→ WHAT YOU NEED TO DO: With the pictures left out, restate every entry word for word.

(Stored data entries)
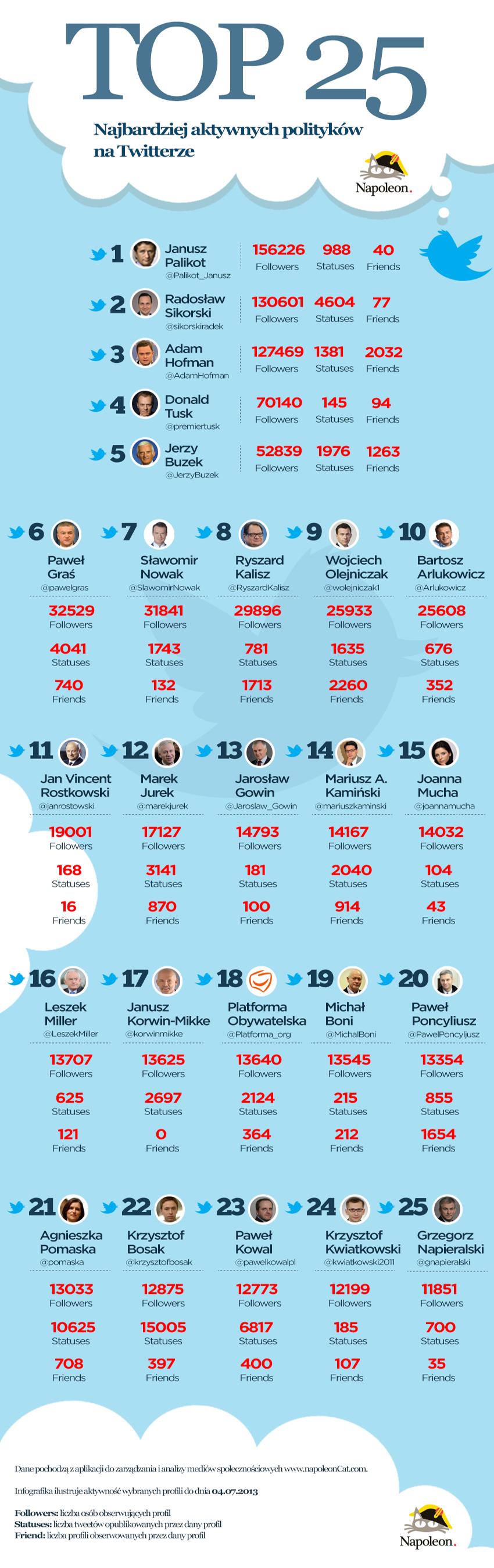 infografika_850x2700px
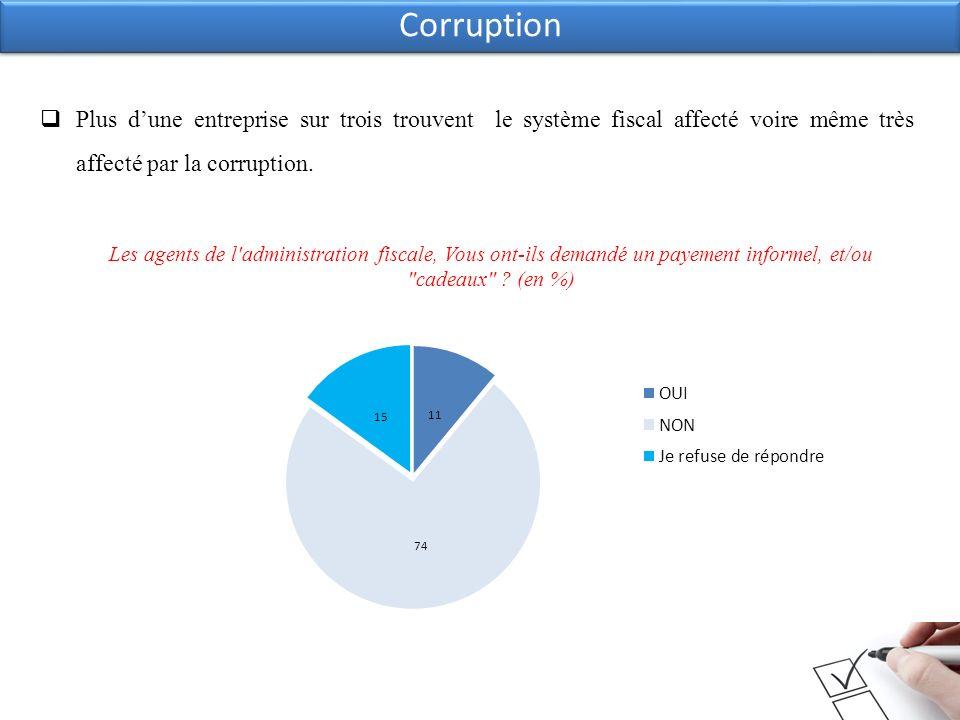 Corruption Les agents de l administration fiscale, Vous ont-ils demandé un payement informel, et/ou cadeaux .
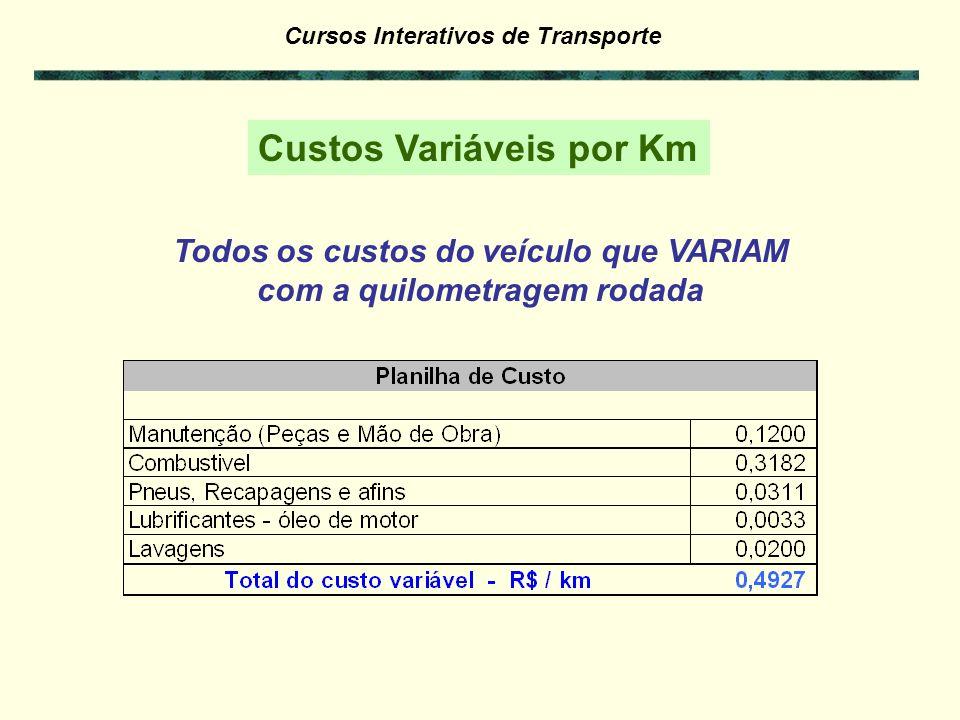 Cursos Interativos de Transporte Lavagens Gasto = nº lavagens x preço da lavagem Intervalo = km rodada do período considerado entre lavagens Nr lavage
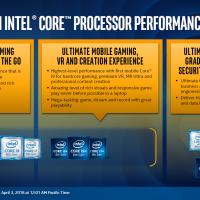 Intel anuncia los Core i5+, Core i7+ y Core i9+, descuida, no son más potentes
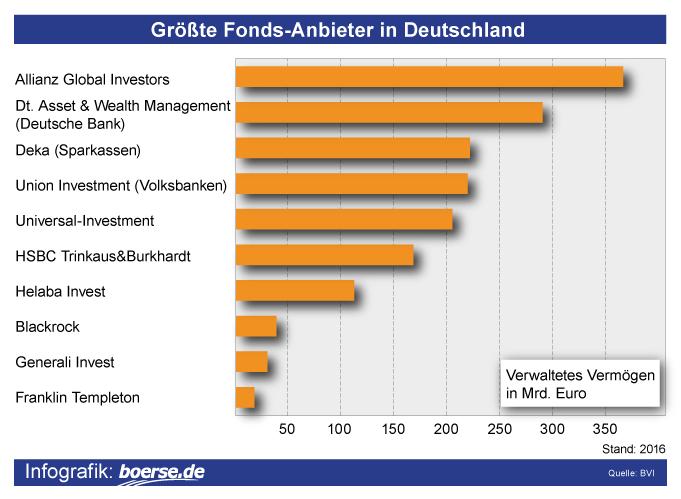 Grafik: Größte Fondsanbieter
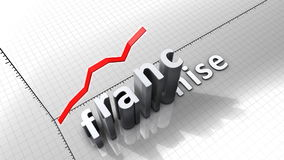 Growing chart graphic animation, Franchise. stock footage
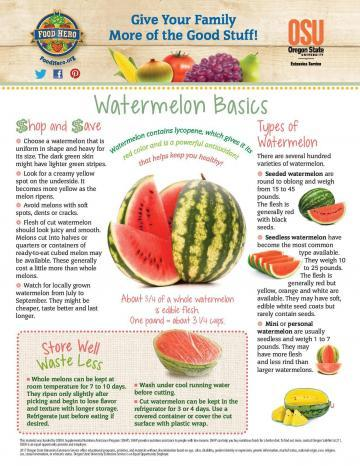 Watermelon Monthly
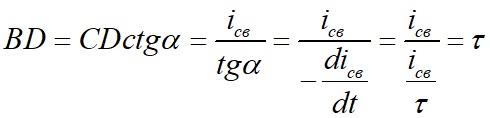 Графический способ определения постоянной времени при коротком замыкании в rL цепи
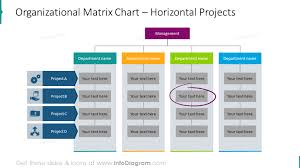 16 Creative Organization Structure Charts Powerpoint Diagrams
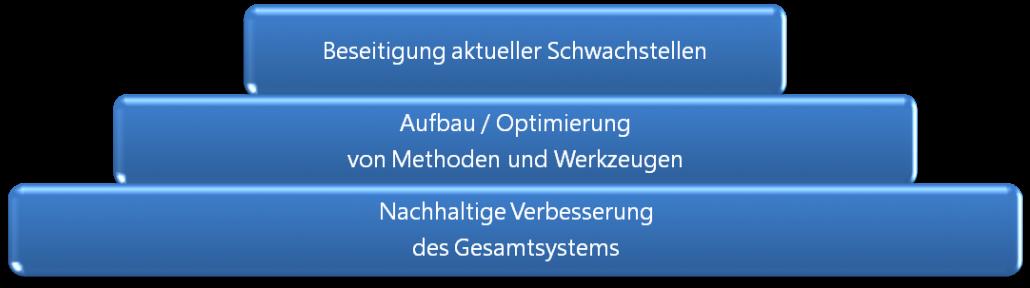 abilcon-beratungsansatz-umfang-182x303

→ SOLVED PROBLEM:
 infografika_850x2700px
 Corruption Les agents de l administration fiscale, Vous ont-ils demandé un payement informel, et/ou cadeaux .
 Cursos Interativos de Transporte Lavagens Gasto = nº lavagens x preço da lavagem Intervalo = km rodada do período considerado entre lavagens Nr lavage
 Intel anuncia los Core i5+, Core i7+ y Core i9+, descuida, no son más potentes
 Grafik: Größte Fondsanbieter
 Growing chart graphic animation, Franchise. stock footage
 Watermelon Monthly
 Графический способ определения постоянной времени при коротком замыкании в rL цепи
 16 Creative Organization Structure Charts Powerpoint Diagrams
 abilcon-beratungsansatz-umfang-182x303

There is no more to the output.